Eine eindrucksvolle Bilanz und eine, die bei Anne Niedan erste Fragen hinterlässt. Clubmeisterschaften gibt es mittlerweile ebenso nicht mehr wie den alten Holzschläger, den Rainer Bass als Beispiel dafür mitgebracht hat, was sich beim Material im Tennis verändert hat. Während er Anfang der Sechziger vier Jahre lang zuschauen und warten musste, ehe er wie sein vier Jahre älterer Bruder bei der TSG ebenfalls das Racket schwingen durfte. Damals noch an der Hohenheimer Straße, wie Anne Niedan erfährt. Sie kennt nur die schmucke Anlage am Ungeheuerhof. Woher soll eine Zehnjährige auch wissen, dass das Backnanger Tennis des Jahres 1925 nur auf einem einzigen Platz auf dem Hagenbach stattfand, ehe von 1953 bis 2000 die Anlage an der Hohenheimer Straße in der Murr-Metropole die Heimat des sogenannten weißen Sports war. Ein Ausdruck, der mittlerweile nur noch aufkommt, wenn das Turnier im Tennis-Mekka Wimbledon auf dem Plan steht. „Bei uns waren damals sogar noch die Bälle weiß“, erzählt Rainer Bass.

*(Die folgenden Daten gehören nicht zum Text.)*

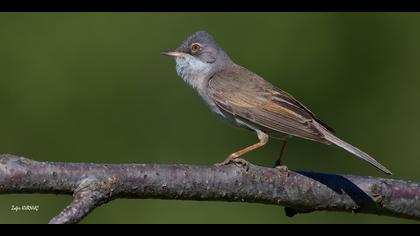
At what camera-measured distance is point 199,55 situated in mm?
7441

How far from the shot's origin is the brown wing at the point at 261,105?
6.23 m

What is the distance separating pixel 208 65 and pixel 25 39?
6.76 ft

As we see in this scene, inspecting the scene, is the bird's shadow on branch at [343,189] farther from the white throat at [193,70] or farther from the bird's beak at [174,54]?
the bird's beak at [174,54]

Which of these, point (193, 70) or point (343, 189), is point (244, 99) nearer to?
point (193, 70)

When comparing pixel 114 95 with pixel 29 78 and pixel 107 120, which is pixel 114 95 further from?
pixel 29 78

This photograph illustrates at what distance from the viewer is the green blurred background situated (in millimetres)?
7891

Ein Blick aufs Equipment der heutigen Nachwuchsspieler zeigt, dass sich nicht nur bei den Schlägern in Sachen Gewicht, Größe und Farbe viel getan hat. Bunt wird’s unter anderem auch bei den Bällen. Aus gutem Grund. Die gelb-roten Filzkugeln zum Beispiel sind druckreduziert, etwas größer und dadurch rund 75 Prozent langsamer als normale Tennisbälle, werden sie doch von den Jüngsten (Altersklassen U 8 bis U 10) auf dem Kleinfeld genutzt. Orange-gelb gibt’s für das etwas größere Midcourt-Spielfeld (U 9 und U 10) und der Druck ist nur noch um 50 Prozent reduziert. Ist das Gelb von einem grünen Punkt verziert, dann fehlen noch 25 Prozent zur Normalität. Solche Bälle werden im Kids-Cup U 12 und von der U 10 auf dem Großfeld gespielt.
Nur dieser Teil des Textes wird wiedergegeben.